EXERCISE DETAILS:
Please continue the forum discussion below about the "value" type in a MySQL library, starting right after its final sentence.

PROVIDED TEXT:
--------------------
If "value" already represents what it needs to represent,
"value::to_variant" may not need to be exposed unless there's a lot of user
demand for that.
I exposed it to avoid having to implement a visit function. Having
such a visit function would have the same problems. I think
visiting a variant-like is one of the most common things. It make
sense not to expose the function if we end up with an alternate
tuple-like interface, though.
...
There is also an existential value/reference problem with "value":
- The internal variant type includes a string_view whose string is owned by
the row. This seems kind of dangerous or at least misleading. We have a
reference type that's called "value", while this is more like a const
"field view" or something.
- At the same time, it's not a view either because I assume this is
mutable, and updating numbers would not update the row.
- The other values in the variant are value types, which makes "value" both
a value and a reference type depending on the column type.
- A reference type seems appropriate here because we don't want to copy all
the data when iterating the results, but we need some other pattern for
"value". A const view is especially useful because we might be able to keep
value types for numbers, etc... Encapsulating the variant is also helpful
here.
- Calling a type "value" is a bad indication anyway. Any value is a "value".
If we go down the compile-time parsing strategy, together with the buffering
I described above, making it owning may be the best option. Any naming
ideas? field_value? field? sql_value?
...
As others have mentioned, "value::get_std_optional" is unusual. It may not
look problematic at first but it has a number of problems:
First of all, I'd like to know your thoughts about the conversion
functionality in value
(https://anarthal.github.io/mysql/mysql/values.html#mysql.values.conversions).
Do you think it's helpful for the user? If it wasn't because of conversions,
we could replace value::get_optional and value::get_std_optional for
something similar to variant2::get_if, returning a pointer to the
underlying value,
avoiding the problem altogether. This could make even more sense if we make
the value owning, as value::get_optional<std::string> would end up copying
the underlying string, which doesn't make a lot of sense.
...
--------------------
Spatial questions tied to pictures
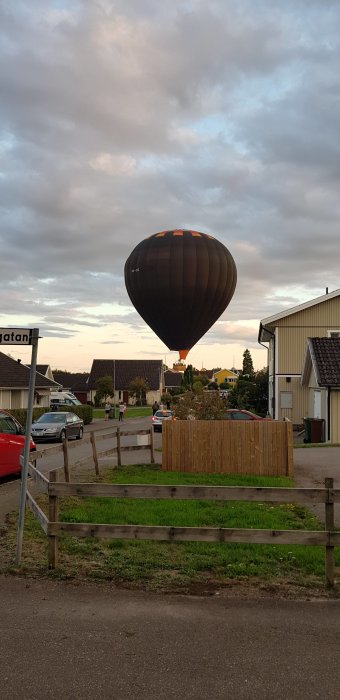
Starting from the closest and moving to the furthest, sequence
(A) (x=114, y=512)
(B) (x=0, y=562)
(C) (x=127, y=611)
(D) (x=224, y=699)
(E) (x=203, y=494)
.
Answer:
--------------------
ANSWER TO THIS TASK:
If I understood the documentation correctly, it's also problematic to use
an empty optional for both a null value and an invalid result. They are
simply not the same thing. Libraries always differentiate an invalid state
from null in a field. This is especially relevant because the documentation
warns us against using the "is_convertible_to" pattern over "get_optional"
because "is_convertible_to" is unnecessarily slow. By the way, it would be
nice to explain why "// WARNING!! Inefficient, do NOT do" is true. I
wouldn't expect that to cost more than creating the optional value.
The distinction can be made with something like:

value v = /* get the value */
if (v.is_null()) {
    // handle the NULL case
} else {
    double d = v.get<double>(); // will throw on type mismatch
}

So maybe what we're lacking is something in the documentation
to address how to handle NULL values effectively. I've raised
https://github.com/anarthal/mysql/issues/77
to address this issue.

Calling value::is_convertible_to, then value::get will perform the conversion
twice, while value::get_optional will do it just once. It isn't
horribly inefficient,
though - maybe this section is causing more confusion than aid.

Considering all this, I'd make the following to the value class:
1) Make it owning.
2) Remove conversions.
3) Remove get_optional and get_std_optional, and provide a get_if
function returning a pointer to the internal value, as variant2::get_if does.
4) Make value::get return a reference instead of a value.
5) Remove value::to_variant

I've summarized these points in https://github.com/anarthal/mysql/issues/85.
...
The documentation states that the behavior of relational operators may
change in the future. What do other libraries do about these comparisons?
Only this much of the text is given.